I’ve been following a bit the JVM languages that are struggling for pole position in the blogosphere of late. And the more time passes the more I’m convinced that the JVM is here to stay, even if folks might not be too happy about the Java language itself.
The stability of the JVM as well as the number of different technologies and APIs that it has evolved has made it a good breeding ground for languages that haven’t had the wide level of adoption as Java. Now with a greater push to support languages like Ruby (JRuby), Python (Jython) and totally new ones like Groovy and Scala, developers can still eat their cake and have it. There are even comments that JRuby is even faster than native Ruby, taking away the JVM startup time. And NetBeans is fast becoming the IDE for Ruby development. Support for other languages is being worked on aggressively in the IDE.
The focus on stability and platform independence is now reaping off for Sun Microsystems, and I’m happily exploring my options of getting on the bandwagon of new static and non-statically typed languages. The ability to still use all these language features as well as plugin to the technologies that Java and JVM already provide is very enticing.
Scala I must say looks very advanced and promising. A friend of mine said that sometimes exploring the language frightens him a bit because of the level of new, advanced and easy to use language features which are far from being just syntactic sugar. Scala is a statically typed language like Java, but it’s feature set is amazingly richer than Java’s. It is 100% compatible with Java. There’s a lot of noise on the blogosphere if Scala might not become the next flagship language for the JVM if Sun decides to move on from Java. Whichever they finally decide to choose, it will only be further to the advantage of the Java ecosystem.
The Scala support in IDEs is not as advanced as other languages like JRuby and Groovy. Here you’ll find a plugin for Groovy development in NetBeans. I’ve tried writing a few scripts with Groovy to get my feet wet and I’m beginning to enjoy it. This is basically because Groovy is so much like Java and the learning curve is not as steep. That is good for me, who hasn’t tried Ruby or Python before. My only issue is that IDE the support has not yet gotten to the point where I can productively use it in a project.
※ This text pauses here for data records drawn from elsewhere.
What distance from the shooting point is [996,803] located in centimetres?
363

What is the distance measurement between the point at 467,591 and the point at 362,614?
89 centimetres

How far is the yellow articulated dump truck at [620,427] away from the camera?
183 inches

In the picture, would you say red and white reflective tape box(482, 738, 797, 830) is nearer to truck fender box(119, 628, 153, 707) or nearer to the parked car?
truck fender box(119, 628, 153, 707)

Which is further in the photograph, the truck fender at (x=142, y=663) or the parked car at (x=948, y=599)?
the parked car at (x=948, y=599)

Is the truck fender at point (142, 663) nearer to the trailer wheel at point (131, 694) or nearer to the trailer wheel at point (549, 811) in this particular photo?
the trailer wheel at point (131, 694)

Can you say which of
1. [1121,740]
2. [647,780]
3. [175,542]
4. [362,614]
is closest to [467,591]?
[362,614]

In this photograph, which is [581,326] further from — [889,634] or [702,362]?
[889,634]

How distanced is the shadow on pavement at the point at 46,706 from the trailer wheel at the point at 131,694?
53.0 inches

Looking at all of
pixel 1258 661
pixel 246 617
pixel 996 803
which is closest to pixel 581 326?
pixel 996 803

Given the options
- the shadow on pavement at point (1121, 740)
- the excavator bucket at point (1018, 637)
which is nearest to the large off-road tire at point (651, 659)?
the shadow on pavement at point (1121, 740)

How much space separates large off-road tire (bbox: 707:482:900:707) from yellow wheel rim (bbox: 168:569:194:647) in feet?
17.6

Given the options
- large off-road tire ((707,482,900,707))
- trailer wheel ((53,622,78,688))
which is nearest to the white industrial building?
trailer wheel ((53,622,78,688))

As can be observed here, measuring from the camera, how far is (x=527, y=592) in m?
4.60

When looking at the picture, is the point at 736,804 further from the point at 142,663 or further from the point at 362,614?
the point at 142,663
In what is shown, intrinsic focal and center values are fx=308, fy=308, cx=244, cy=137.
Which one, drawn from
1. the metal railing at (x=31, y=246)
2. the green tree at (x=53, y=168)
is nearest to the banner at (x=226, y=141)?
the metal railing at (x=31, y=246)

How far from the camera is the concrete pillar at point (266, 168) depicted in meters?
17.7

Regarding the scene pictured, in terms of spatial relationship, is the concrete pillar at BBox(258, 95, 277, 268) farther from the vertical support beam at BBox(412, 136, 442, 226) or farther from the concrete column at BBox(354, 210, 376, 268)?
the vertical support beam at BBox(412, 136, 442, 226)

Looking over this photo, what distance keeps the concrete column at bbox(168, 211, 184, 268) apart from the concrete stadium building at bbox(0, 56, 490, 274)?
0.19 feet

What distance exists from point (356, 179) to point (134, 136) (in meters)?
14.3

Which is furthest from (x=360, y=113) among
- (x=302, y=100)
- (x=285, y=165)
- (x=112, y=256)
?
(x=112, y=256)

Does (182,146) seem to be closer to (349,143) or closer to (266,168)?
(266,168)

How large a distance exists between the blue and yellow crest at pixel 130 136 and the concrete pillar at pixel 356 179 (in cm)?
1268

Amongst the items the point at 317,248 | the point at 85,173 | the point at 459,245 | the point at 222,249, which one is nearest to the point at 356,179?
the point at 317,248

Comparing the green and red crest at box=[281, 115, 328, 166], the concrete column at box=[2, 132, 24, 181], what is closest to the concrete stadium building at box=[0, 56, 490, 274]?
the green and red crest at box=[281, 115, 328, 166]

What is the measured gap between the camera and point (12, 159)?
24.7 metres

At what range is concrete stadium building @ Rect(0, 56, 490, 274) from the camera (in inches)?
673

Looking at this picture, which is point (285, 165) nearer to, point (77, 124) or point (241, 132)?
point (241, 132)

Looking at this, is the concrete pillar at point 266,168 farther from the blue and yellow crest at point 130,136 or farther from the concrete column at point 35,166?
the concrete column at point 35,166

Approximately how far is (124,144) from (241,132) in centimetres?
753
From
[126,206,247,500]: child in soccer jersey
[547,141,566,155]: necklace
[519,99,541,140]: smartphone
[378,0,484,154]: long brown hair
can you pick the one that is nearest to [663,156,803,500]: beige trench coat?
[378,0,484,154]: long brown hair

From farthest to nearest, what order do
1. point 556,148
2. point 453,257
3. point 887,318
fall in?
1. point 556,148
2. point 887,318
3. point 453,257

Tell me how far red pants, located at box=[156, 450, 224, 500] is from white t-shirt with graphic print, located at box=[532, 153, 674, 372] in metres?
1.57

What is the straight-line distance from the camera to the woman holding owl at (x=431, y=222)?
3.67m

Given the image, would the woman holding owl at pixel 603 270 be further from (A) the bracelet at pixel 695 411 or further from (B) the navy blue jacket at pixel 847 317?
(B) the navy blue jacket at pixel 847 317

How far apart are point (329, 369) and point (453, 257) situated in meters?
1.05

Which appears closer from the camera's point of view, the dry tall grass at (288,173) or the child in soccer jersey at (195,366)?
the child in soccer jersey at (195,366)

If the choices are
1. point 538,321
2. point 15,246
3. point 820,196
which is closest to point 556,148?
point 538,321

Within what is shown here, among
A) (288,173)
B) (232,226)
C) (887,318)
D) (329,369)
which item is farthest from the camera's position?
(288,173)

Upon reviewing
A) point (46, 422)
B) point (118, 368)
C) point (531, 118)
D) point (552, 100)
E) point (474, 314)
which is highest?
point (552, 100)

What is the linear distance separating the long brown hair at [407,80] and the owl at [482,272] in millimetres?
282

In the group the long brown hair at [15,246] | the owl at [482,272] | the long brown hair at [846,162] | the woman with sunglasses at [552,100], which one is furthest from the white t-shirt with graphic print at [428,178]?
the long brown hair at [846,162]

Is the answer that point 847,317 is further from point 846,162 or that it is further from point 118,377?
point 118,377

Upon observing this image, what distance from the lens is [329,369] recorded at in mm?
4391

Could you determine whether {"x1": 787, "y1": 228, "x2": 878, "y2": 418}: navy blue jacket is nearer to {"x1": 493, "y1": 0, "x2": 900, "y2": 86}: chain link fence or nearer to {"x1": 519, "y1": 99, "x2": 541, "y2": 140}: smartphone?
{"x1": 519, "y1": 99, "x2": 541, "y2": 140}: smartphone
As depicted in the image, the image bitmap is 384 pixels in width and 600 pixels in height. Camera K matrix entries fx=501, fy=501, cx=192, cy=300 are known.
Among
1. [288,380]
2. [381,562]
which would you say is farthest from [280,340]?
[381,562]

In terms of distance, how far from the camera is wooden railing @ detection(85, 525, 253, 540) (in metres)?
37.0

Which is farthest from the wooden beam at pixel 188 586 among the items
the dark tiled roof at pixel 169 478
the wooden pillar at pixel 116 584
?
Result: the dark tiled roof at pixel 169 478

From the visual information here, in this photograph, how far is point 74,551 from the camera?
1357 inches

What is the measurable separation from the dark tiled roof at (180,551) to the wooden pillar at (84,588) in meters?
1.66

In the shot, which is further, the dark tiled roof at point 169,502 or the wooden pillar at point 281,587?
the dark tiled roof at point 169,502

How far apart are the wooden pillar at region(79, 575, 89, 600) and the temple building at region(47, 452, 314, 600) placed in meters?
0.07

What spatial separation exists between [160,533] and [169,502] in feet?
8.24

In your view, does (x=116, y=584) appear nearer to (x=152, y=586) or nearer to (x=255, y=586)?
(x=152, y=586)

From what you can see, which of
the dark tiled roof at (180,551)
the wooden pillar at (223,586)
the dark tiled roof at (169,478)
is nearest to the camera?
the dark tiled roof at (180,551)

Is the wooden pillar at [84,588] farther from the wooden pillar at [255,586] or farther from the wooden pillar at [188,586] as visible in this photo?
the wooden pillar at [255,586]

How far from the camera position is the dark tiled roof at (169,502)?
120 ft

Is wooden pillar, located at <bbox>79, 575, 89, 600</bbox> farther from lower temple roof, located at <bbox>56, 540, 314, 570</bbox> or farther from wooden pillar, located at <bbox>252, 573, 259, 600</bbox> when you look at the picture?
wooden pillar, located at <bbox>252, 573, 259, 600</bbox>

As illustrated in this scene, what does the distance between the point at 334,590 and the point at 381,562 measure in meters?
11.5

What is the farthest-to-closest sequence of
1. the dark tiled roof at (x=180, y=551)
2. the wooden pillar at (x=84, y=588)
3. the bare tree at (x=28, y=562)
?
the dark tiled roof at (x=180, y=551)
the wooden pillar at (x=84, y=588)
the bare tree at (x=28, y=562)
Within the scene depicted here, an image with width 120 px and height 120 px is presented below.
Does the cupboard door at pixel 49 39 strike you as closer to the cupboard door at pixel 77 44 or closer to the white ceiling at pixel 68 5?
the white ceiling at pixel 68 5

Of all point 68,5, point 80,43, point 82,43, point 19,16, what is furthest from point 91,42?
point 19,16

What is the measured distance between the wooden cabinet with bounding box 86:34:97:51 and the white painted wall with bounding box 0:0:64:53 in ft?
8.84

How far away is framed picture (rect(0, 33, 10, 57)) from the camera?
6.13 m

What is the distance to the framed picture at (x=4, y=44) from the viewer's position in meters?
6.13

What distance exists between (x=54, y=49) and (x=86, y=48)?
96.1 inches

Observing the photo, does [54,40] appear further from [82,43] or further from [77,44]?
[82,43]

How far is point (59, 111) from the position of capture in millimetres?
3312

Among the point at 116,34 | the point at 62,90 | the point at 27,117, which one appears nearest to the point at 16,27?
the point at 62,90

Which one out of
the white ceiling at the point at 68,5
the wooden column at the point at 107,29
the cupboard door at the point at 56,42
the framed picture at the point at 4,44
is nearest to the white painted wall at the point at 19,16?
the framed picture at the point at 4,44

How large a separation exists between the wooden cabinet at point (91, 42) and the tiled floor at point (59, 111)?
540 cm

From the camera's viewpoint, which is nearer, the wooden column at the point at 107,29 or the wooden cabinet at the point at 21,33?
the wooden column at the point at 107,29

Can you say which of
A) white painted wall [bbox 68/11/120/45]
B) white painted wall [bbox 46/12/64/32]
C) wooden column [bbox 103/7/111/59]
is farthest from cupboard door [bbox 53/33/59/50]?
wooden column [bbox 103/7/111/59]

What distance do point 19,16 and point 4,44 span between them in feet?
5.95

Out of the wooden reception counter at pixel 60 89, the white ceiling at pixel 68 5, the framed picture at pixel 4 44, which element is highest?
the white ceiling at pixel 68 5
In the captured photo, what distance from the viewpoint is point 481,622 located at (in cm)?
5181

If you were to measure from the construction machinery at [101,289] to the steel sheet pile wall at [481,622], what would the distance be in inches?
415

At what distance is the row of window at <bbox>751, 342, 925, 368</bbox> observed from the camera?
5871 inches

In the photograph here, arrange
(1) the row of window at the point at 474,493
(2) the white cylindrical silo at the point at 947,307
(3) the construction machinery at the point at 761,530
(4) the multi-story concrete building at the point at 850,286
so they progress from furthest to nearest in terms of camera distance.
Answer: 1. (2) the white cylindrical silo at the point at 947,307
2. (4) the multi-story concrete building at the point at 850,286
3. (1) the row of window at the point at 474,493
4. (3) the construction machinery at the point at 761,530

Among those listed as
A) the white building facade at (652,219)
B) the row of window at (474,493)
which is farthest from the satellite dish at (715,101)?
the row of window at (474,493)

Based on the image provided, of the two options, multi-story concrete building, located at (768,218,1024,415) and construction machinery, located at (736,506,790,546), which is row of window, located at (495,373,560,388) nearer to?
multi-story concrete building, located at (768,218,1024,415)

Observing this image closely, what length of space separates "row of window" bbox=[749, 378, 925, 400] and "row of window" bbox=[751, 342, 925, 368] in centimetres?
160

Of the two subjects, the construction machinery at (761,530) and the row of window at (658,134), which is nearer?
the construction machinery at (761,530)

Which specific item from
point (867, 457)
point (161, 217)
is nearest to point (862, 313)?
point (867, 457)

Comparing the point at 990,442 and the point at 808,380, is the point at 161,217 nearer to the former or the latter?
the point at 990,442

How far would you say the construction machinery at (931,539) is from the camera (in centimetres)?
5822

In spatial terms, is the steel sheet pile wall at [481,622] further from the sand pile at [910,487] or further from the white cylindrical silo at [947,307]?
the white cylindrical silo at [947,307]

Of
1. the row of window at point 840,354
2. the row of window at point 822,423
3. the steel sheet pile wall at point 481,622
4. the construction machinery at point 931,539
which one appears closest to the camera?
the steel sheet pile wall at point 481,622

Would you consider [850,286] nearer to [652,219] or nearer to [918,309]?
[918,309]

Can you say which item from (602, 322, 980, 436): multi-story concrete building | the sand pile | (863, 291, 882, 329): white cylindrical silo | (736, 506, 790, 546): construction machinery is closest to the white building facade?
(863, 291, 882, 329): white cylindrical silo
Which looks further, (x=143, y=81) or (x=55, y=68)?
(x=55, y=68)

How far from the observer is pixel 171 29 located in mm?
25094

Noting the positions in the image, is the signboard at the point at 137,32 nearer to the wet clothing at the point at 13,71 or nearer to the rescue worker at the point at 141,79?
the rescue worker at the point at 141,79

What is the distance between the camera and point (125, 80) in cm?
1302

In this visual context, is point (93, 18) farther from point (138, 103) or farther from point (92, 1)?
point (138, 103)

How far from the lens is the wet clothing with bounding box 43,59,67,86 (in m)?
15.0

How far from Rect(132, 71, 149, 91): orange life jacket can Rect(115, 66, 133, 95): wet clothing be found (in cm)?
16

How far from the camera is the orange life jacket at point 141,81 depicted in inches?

However, I’m yet to explore the Eclipse support for it. Might be more advanced.
Proposals for JDK 7 include easy integration between Java and other JVM languages at JVM level. All the better I’d say. Fingers crossed, the JVM isn’t dieing anytime soon. It’s only getting better because unlike companies like Microsoft who just focus on doing things to please developers and gain market shares, Sun Microsystems takes it time to think throught the implications of it’s technology decisions, knowing that the future is what will vindicate it.